The right answer here is probably that you can't make a meaningful comparison, at least with data alone. The wisest course of action would be to reduce the importance of data in the decision. However, I think the data analytics mentality encourages pushing on rather than stepping back, and this insistence is where the method approaches one of its shortcomings. What if we came up with a way to measure hustle, or dedication, or leadership, with more precision than pass/fail? Why can't we translate pass/fail grades into a GPA-type score? These are reasonable questions and their implied directions deserve some consideration. However, there is a point where some factors should be acknowledged as inherently qualitative, and it's a major mistake to treat these as quantitative just because you've devised a method for assigning a numeric value. In other words, what I consider the biggest failure in the data analytics mentality is the inability to recognize situations where quantitative data is essentially meaningless because a qualitative method was used to create that data (1).

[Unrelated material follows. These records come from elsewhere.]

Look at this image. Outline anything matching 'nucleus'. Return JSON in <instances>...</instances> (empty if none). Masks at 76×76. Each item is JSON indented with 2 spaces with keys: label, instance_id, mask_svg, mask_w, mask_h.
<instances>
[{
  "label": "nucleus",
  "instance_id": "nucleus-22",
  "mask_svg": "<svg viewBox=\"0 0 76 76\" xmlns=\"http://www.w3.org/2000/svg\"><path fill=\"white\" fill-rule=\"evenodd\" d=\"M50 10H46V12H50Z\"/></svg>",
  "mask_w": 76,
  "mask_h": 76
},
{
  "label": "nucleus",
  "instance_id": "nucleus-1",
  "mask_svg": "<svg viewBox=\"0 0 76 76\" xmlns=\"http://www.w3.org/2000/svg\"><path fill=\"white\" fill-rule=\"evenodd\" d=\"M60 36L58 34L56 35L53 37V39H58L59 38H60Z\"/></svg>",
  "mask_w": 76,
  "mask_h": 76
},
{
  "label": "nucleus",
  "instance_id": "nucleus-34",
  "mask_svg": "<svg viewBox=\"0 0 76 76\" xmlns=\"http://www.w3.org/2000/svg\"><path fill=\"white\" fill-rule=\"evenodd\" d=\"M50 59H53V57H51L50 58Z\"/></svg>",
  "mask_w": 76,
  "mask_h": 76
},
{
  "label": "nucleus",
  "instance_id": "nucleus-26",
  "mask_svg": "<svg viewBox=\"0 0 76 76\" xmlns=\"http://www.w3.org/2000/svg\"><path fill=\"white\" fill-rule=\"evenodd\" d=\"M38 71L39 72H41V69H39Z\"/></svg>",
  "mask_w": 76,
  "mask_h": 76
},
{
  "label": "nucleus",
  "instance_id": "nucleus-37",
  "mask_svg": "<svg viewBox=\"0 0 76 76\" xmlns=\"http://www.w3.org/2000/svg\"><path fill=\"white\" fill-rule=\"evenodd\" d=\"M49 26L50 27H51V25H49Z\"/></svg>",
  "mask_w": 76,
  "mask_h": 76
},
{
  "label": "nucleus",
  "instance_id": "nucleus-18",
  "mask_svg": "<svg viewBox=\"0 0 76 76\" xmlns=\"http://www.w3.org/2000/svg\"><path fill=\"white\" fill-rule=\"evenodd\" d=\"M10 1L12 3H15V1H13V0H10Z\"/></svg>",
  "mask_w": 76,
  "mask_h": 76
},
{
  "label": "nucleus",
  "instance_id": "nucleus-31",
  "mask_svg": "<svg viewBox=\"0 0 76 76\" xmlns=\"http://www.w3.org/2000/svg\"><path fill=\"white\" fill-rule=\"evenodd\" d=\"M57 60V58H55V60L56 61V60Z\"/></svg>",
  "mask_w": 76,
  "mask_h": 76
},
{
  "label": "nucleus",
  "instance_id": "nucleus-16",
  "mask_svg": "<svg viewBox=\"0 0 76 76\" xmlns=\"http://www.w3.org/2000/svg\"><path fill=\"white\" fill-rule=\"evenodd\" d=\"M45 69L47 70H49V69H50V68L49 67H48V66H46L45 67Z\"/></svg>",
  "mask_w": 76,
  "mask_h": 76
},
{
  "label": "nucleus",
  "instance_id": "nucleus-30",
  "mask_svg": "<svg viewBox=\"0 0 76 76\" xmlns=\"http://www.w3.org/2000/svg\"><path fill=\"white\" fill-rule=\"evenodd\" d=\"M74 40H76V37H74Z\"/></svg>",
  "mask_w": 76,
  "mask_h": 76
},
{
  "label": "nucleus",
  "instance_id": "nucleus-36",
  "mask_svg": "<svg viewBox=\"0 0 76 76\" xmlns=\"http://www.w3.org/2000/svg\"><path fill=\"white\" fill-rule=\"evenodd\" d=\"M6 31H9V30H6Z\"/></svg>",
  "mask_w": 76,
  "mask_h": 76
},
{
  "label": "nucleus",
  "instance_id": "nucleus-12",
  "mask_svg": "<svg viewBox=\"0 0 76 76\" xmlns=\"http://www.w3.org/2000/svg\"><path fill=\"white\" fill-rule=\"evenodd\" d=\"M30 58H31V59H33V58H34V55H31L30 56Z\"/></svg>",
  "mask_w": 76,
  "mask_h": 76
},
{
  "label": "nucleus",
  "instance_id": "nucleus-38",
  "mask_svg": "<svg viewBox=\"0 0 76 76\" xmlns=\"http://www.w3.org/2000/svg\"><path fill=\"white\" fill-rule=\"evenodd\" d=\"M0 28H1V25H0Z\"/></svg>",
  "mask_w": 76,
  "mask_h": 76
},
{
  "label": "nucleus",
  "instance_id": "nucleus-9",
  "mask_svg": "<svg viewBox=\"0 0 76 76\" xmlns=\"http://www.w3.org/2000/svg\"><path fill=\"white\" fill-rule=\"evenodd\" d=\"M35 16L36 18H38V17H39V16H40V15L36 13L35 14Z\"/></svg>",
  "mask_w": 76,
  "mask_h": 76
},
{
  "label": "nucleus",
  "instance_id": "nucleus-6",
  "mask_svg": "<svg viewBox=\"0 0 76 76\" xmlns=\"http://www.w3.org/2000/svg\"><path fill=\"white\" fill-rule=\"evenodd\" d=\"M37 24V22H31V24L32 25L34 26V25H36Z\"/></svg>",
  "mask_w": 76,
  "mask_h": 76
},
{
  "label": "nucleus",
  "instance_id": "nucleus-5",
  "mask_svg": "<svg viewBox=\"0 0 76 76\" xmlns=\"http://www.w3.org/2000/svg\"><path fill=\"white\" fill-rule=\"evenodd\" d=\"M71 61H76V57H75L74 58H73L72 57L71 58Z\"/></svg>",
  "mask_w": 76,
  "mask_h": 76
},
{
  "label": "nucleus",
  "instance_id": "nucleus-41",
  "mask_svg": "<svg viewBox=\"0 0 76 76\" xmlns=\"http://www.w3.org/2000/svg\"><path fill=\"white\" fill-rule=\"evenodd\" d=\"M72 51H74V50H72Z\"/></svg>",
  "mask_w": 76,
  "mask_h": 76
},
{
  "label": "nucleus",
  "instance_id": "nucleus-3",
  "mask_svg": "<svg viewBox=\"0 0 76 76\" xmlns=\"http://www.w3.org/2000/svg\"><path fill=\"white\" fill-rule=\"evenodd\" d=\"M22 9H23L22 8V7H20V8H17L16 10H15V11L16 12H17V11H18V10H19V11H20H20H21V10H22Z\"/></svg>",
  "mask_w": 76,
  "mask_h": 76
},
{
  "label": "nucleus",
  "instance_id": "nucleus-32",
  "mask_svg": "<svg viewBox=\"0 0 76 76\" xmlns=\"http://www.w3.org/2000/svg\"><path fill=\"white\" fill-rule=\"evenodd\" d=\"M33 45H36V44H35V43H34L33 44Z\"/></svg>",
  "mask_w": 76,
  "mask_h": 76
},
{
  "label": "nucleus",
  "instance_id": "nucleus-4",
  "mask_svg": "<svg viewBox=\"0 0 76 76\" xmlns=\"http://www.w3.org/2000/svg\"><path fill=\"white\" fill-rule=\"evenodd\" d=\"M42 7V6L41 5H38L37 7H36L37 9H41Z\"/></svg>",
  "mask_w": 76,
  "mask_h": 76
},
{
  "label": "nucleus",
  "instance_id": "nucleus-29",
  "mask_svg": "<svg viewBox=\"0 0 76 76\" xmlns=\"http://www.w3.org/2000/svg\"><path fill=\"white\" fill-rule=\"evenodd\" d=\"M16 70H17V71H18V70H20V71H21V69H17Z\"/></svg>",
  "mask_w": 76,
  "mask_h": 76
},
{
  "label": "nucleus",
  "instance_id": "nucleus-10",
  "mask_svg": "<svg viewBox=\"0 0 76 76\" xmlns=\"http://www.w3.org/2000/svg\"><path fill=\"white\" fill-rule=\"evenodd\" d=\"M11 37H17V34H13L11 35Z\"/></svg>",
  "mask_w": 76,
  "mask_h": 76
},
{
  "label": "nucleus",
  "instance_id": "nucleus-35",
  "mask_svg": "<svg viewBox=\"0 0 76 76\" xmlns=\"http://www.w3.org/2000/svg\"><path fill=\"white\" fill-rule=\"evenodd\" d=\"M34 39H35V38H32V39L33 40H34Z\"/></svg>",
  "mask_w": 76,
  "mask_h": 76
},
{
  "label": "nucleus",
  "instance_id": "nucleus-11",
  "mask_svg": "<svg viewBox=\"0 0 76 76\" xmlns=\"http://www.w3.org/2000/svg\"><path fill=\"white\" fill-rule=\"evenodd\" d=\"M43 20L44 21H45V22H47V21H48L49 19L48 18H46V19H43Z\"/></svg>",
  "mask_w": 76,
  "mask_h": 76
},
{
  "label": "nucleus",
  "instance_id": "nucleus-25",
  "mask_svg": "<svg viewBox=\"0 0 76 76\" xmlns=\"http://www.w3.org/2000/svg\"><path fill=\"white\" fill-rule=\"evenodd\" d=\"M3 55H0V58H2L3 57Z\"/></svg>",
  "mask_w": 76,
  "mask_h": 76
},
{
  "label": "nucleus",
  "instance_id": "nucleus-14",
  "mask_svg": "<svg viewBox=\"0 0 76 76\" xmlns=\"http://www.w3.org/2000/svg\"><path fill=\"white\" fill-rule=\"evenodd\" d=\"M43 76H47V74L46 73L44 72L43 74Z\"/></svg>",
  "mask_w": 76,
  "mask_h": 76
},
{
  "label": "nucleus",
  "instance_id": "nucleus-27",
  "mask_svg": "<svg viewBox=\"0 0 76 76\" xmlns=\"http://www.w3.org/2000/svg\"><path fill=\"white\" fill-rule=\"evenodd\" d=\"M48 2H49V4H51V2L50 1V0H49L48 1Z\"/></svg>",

If you always push forward and try to refine the data such that the numbers will have the last word then you become a bit like the drunkard refusing to search outside the visibility of the street light. What gets lost in the absurdity of the drunkard's tale is a subtle commentary on ideology - by standing under the light, the drunkard demonstrates his conviction that without lighting he will never locate the keys. This means other approaches that do not fit within the ideology - such as a thorough retracing of steps - are dismissed out of hand. Likewise, being data-driven has its benefits as long as the data itself remains a reliable source of unbiased information. But if you don't have a way to include other evaluation styles in your decisions, then you allow a certain bias to infiltrate your evaluations - you will tend to prefer options whose strongest qualities just so happen to be the most easily measurable. If this is the way you make data-driven decisions then what you have is an ideology, not a methodology, and you will find that rather than eliminating bias you are simply trading one form of it for another.

Footnotes

1. TOA was well-reviewed, 4 stars out of 5 

I notice this problem during your average corporate performance review, where a manager will be asked to evaluate a team member using a numerical scale of 1-5 for essentially subjective skills such as "communication" or "empathy" or "wastes company time writing TOA". There are some aspects of these (or any) skills where a numerical measurement would be appropriate, but I don't think anyone will convince me that an overall evaluation distilled into a single number would have any meaningful value whatsoever, particularly if that number is used to make comparisons against peers in discussions regarding recognition, bonuses, or promotions.